§ **THE REQUEST**
Revise the items from the line containing "What is the spatial" up to and including the line containing "3.91 metres", and reproduce those lines alone with "measurement" replaced by "distance" and everything else left unchanged.

"""

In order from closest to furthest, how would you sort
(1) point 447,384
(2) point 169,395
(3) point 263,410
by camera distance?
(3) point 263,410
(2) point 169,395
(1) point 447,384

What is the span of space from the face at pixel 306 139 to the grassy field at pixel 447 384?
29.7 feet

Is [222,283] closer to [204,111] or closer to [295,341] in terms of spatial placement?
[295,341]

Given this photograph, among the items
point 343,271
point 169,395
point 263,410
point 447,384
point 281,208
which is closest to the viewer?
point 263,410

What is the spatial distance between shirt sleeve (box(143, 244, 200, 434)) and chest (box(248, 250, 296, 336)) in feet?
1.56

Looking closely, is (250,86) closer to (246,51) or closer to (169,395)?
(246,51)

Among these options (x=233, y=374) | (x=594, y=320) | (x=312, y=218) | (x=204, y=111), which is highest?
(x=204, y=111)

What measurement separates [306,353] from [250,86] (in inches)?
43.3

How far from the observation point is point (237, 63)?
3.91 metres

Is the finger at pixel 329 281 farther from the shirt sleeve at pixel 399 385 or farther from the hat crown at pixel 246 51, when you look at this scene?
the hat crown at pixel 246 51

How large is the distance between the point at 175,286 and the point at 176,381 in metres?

"""

§ **REPLY**
What is the spatial distance between shirt sleeve (box(143, 244, 200, 434)) and chest (box(248, 250, 296, 336)) in feet?
1.56

Looking closely, is (250,86) closer to (246,51) or closer to (169,395)?
(246,51)

Among these options (x=233, y=374) | (x=594, y=320) | (x=312, y=218) | (x=204, y=111), which is highest?
(x=204, y=111)

What distance separates [306,353] from [250,86] (in inches)?
43.3

How far from the observation point is point (237, 63)?
3.91 metres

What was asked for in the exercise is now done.